#### [PAGE]
Réduction de 71% des crédits d’Etat permettant aux jeunes d’acquérir une expérience professionnelle

Une mesure pour empêcher les jeunes Réunionnais de travailler ?

26 février 2008, par Manuel Marchal

Dans son projet de loi-programme, le gouvernement proclame son intention de favoriser l’ouverture économique des collectivités de l’Outre-mer afin de favoriser leur développement. Mais dans le même temps, il plombe le dispositif de la formation en mobilité : les crédits d’Etat sont en diminution de 71%.

Lors de la réunion d’information organisée vendredi à la Région en présence d’étudiants ou futurs étudiants, de parents d’étudiants, du président de l’ANT et du responsable formation de la Chambre de Commerce et d’Industrie, Paul Vergès avait souligné une contradiction. D’une part, dans son projet de loi-programme, le gouvernement dit qu’il veut favoriser l’ouverture sur le monde, et d’autre part, il diminue de 71% les crédits qu’il affecte à cet objectif.

Or, pour La Réunion, l’ouverture sur le monde est une question essentielle. En effet, de par son insularité, La Réunion ne peut pas donner accès à toutes les formations possibles. Pour se former à un métier ayant des débouchés garantis, il est donc parfois nécessaire d’aller suivre une formation en dehors de La Réunion.

Depuis plusieurs années, la Région a fait le pari de coopérer avec le Québec, puis, depuis peu, avec l’Australie. Ces deux pays offrent en effet un environnement exceptionnel, et des propositions d’emploi immédiates pour les jeunes Réunionnais qui souhaitent y acquérir une première expérience professionnelle.

Un atout décisif

À la différence de La Réunion, touchée depuis des décennies par le chômage structurel, et de la France, où l’intégration des jeunes dans le monde du travail est le plus faible au niveau européen, le Québec offre en effet des possibilités d’insertion impossibles à trouver en France notamment. Lorsque l’on sait que, très souvent, la première exigence d’un employeur lors d’une embauche est l’expérience professionnelle, le Québec est un moyen d’acquérir cette expérience.

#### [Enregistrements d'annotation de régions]

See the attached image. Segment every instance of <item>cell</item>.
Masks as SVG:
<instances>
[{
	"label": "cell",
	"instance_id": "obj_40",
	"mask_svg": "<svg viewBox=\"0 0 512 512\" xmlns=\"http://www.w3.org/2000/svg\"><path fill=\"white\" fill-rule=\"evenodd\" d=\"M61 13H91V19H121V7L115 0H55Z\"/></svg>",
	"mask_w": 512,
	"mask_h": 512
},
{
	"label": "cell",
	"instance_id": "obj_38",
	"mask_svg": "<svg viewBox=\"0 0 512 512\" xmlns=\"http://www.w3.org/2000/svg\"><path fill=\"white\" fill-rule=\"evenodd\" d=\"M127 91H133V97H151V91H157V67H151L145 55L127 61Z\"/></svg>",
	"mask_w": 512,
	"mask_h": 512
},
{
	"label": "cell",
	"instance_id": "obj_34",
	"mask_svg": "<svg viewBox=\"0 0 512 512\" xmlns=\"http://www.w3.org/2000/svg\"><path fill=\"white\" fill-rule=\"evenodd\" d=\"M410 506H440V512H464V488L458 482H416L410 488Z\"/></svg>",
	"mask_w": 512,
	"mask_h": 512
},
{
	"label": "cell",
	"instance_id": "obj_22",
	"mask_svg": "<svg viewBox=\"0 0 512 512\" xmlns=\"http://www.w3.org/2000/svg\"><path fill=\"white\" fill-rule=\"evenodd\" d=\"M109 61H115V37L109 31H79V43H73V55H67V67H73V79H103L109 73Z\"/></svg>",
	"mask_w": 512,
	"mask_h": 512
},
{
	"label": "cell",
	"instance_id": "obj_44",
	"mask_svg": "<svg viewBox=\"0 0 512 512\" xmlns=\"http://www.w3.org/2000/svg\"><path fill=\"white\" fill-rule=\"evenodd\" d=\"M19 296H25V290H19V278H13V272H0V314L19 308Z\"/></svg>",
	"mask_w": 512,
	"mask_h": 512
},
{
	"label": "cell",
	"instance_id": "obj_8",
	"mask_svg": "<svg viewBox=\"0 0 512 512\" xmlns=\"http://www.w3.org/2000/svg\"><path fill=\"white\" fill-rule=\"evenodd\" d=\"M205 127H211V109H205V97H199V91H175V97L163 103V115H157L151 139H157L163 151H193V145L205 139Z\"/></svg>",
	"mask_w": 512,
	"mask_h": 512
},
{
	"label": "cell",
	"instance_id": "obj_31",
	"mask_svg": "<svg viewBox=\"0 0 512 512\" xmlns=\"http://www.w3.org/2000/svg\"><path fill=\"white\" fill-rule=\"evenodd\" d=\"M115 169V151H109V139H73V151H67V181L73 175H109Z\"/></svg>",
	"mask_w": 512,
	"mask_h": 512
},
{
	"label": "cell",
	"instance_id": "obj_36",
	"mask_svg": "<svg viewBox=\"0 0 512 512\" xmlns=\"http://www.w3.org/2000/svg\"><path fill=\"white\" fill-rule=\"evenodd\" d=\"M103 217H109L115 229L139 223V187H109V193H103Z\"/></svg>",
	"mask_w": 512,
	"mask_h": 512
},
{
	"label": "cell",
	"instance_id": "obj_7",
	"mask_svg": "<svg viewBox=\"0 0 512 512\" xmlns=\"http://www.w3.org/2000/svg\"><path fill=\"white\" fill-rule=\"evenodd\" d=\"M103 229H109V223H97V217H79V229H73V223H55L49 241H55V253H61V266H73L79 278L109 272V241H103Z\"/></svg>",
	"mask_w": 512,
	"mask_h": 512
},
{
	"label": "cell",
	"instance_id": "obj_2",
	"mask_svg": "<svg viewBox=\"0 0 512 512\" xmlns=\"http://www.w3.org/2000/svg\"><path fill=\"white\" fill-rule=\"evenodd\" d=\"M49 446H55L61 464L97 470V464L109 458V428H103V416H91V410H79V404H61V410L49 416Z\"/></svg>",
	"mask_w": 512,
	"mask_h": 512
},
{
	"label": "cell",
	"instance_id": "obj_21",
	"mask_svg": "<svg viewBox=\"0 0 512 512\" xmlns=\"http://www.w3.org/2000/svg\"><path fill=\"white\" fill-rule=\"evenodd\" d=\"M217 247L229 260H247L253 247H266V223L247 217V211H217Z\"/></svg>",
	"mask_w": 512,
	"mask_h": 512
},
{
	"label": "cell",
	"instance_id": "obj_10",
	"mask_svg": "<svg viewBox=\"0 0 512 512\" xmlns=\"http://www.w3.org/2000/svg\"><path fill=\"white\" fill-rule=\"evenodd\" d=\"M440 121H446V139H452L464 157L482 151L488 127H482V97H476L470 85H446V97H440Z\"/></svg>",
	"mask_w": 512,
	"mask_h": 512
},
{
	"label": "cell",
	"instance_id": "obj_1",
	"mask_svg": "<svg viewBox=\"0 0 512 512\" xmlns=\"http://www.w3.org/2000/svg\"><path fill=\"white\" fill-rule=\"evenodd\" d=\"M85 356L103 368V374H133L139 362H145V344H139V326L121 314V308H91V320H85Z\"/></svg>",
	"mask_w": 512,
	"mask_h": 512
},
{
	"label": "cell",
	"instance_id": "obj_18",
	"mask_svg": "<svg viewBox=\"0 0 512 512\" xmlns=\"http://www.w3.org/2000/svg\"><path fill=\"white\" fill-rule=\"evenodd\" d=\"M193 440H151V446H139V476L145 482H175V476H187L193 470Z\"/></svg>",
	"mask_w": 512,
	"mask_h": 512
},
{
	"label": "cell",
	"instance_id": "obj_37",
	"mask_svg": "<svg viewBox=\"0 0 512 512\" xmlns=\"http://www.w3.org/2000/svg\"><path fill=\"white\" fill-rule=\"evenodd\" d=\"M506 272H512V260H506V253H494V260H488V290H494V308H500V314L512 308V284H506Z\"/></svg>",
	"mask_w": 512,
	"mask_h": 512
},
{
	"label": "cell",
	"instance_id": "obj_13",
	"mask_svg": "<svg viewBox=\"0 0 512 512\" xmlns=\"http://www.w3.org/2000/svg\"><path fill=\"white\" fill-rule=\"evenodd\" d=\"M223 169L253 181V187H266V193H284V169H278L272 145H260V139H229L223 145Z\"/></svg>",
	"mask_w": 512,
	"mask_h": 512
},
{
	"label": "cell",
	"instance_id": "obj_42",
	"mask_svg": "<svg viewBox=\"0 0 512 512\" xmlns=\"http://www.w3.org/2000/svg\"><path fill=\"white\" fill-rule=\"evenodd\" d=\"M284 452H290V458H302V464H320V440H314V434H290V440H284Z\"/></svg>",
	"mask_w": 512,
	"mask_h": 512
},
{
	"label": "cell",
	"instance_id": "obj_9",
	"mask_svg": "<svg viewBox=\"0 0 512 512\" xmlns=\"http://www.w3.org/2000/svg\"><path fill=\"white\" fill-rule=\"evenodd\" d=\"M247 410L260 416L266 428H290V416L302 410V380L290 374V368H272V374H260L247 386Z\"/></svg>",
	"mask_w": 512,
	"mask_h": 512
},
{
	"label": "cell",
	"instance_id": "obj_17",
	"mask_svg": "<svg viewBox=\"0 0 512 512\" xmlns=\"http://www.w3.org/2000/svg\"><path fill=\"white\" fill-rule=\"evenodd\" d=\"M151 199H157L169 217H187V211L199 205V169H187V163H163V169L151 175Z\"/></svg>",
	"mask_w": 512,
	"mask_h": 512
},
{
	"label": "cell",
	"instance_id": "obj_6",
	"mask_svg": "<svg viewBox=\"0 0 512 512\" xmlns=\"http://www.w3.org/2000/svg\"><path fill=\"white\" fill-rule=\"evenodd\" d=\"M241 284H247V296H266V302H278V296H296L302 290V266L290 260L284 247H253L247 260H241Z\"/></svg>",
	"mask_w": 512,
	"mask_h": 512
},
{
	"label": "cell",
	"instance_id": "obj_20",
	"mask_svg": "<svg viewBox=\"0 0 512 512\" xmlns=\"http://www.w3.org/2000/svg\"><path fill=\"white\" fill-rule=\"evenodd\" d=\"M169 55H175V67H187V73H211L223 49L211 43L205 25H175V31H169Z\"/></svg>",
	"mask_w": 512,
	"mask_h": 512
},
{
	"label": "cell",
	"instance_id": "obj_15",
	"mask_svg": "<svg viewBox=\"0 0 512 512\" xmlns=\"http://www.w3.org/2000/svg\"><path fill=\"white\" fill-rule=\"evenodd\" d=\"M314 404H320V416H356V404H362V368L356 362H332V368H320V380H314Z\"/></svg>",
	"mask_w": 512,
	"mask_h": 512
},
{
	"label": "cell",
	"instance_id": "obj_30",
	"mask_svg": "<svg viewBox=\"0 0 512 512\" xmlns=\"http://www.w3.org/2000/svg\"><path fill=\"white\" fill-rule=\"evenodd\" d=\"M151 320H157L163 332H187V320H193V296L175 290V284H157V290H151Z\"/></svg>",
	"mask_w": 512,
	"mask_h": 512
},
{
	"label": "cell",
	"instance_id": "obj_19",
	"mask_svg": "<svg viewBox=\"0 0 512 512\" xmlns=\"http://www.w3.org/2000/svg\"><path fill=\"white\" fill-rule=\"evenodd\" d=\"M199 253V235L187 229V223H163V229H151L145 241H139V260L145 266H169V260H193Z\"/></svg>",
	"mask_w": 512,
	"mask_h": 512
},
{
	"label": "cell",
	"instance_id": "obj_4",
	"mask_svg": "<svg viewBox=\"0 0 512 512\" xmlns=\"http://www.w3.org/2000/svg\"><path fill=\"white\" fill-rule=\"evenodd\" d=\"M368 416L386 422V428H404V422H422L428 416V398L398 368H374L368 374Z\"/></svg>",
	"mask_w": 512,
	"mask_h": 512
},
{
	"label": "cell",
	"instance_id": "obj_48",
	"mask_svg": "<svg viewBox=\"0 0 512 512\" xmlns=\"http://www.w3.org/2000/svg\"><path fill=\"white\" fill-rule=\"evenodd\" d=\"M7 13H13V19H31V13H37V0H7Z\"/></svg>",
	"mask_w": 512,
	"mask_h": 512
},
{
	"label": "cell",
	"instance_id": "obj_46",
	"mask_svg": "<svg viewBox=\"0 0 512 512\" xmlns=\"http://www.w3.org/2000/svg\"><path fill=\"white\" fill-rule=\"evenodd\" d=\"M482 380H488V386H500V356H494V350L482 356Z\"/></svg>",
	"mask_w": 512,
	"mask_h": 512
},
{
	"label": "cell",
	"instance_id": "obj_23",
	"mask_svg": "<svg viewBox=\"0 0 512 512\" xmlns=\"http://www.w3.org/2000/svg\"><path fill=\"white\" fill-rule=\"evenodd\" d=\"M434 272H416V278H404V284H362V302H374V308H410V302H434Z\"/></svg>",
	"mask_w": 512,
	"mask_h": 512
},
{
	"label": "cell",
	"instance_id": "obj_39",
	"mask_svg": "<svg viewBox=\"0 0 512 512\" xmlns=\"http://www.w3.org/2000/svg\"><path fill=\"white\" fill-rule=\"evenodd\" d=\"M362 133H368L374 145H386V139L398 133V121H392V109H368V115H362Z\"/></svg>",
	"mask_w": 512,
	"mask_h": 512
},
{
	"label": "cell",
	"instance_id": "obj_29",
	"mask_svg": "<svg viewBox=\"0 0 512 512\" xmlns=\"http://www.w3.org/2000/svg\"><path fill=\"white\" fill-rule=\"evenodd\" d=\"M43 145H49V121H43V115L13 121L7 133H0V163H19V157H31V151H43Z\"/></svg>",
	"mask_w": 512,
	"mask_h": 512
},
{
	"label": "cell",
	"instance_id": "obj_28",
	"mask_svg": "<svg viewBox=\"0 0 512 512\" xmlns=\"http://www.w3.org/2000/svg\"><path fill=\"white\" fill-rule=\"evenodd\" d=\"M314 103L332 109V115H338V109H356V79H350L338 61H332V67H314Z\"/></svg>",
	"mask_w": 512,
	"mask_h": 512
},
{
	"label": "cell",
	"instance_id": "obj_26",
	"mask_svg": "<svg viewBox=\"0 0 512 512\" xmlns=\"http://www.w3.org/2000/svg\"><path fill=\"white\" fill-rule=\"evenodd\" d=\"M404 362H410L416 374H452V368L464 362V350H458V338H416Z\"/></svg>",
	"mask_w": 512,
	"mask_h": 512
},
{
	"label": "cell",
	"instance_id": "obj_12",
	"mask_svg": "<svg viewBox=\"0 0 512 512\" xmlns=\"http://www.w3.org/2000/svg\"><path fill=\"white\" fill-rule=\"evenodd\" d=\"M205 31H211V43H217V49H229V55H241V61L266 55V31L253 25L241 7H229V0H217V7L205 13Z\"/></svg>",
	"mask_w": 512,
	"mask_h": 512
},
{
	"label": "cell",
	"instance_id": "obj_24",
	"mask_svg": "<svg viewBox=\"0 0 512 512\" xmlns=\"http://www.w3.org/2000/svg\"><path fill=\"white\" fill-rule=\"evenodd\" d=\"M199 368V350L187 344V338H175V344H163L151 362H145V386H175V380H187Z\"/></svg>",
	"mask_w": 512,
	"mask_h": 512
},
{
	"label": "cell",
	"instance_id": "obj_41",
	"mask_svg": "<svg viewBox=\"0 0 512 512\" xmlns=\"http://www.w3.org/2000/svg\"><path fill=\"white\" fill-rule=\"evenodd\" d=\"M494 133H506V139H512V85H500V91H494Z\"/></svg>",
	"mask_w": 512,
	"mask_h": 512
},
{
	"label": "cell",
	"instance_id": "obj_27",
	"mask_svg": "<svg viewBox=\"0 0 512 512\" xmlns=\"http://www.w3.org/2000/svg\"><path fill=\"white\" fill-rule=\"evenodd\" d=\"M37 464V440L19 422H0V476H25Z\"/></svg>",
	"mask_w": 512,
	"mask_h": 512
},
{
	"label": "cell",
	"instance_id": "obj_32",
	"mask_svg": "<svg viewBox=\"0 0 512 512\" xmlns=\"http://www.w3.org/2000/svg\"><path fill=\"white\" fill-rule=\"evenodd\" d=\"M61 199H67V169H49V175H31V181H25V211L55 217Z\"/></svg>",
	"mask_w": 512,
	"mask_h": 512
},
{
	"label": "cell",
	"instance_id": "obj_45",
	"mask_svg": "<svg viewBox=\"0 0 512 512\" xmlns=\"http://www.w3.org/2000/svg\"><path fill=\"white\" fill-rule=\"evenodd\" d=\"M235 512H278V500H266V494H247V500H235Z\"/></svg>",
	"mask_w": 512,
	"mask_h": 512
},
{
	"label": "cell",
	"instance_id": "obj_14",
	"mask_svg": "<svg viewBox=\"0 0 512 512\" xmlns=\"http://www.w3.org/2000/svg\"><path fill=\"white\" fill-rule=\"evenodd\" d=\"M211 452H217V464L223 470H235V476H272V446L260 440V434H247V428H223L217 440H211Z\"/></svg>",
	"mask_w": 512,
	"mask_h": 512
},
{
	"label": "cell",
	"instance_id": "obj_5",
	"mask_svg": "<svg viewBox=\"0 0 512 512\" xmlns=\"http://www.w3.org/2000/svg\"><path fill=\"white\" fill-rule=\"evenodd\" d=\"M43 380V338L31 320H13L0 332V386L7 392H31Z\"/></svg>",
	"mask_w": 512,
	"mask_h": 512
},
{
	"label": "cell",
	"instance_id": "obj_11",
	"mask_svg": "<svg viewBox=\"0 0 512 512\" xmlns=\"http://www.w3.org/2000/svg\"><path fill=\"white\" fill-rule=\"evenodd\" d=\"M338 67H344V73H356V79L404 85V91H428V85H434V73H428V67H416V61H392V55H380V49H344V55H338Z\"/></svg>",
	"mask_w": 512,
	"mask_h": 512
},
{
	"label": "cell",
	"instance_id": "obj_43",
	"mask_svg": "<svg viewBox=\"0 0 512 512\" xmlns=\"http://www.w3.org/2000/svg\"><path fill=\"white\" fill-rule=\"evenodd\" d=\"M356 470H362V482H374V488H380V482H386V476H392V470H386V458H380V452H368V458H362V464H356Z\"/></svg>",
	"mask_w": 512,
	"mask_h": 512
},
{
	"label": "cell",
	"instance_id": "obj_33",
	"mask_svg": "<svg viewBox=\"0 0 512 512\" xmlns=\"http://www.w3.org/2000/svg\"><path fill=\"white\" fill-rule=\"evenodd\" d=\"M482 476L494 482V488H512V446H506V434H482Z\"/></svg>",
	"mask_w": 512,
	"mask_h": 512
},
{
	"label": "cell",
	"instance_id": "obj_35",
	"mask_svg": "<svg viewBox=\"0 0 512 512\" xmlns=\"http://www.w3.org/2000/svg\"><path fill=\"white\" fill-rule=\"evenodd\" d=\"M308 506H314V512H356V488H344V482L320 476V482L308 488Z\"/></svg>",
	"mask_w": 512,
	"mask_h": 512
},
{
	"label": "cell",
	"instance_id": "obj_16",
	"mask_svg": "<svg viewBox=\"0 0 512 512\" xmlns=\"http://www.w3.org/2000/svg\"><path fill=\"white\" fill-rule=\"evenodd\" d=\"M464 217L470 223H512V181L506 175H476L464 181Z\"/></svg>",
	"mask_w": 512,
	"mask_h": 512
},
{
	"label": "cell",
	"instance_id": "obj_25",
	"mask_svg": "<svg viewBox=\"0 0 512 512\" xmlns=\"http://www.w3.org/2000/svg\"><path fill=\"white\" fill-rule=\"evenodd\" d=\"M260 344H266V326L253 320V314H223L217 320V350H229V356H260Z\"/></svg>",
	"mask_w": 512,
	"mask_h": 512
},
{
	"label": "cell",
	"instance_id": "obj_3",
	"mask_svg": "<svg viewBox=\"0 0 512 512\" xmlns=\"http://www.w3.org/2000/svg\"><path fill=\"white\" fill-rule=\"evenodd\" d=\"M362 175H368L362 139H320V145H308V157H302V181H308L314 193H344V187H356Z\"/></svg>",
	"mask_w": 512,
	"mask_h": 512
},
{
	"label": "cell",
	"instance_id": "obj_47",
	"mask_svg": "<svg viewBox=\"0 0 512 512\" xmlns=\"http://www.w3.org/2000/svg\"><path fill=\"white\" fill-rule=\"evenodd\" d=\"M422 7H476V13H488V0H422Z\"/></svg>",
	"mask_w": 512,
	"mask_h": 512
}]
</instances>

#### [CONSIGNE]
Poursuivez l'article sur la baisse de 71 % des crédits d'État destinés à la mobilité des jeunes Réunionnais, en reprenant après sa dernière phrase.

#### [RÉPONSE RÉDIGÉE]
Si le jeune souhaite revenir au pays, son séjour au Québec lui permet de faire valoir cette expérience. Dans une situation de pénurie d’emplois, pour postuler à un métier dont aucune formation n’existe à La Réunion, le jeune Réunionnais dispose donc des mêmes atouts que d’éventuels concurrents venus de Métropole.

Or, en réduisant ses crédits, l’Etat ferme la porte à cette possibilité. Autrement dit, il bloque le moyen offert chaque année à des centaines de jeunes Réunionnais d’acquérir une expérience professionnelle significative, condition essentielle dans bien des cas pour travailler au pays.

Attaque contre la jeunesse réunionnaise

Par ailleurs, les projets de mobilité soutenus notamment par l’ANT et la Région s’inscrivent dans une démarche d’intégration à la société. Le jeune monte un projet, il ne se lance pas au hasard. Lui et sa famille doivent multiplier les démarches pendant des mois pour avoir le droit de faire des études dans un pays qui ne fait pas partie de l’Union Européenne. Une fois sélectionné, le jeune doit impérativement réussir chaque année ses évaluations. Il a trois ans pour réussir. Au cours des deux premières années, il est soutenu par l’Etat via l’ANT et la Région, et la troisième, uniquement par la collectivité réunionnaise.

Autrement dit, à ceux qui pensent que la jeunesse réunionnaise est touchée par le fatalisme, les jeunes qui luttent pour un projet de mobilité apportent une clarification éclatante : la jeunesse réunionnaise veut s’en sortir et elle est prête à partir quelques années à 20.000 kilomètres de son pays pour atteindre son objectif.

C’est cette motivation que le gouvernement abat en plein vol en réduisant sa contribution à un effort partenarial impliquant également le Québec et la Région Réunion. Et ce n’est pas comme cela que l’Etat, compétent en la matière, réduira le taux de chômage des jeunes qui avoisine 50% à La Réunion. Et cela d’autant plus qu’il ferme aux jeunes l’accès aux contrats aidés.

D’où cette énorme contradiction : comment, d’un côté, peut-on dire que l’on veut contribuer au dynamisme de l’économie de La Réunion et agir d’un autre côté pour enlever à la jeunesse réunionnaise les moyens de trouver un emploi ?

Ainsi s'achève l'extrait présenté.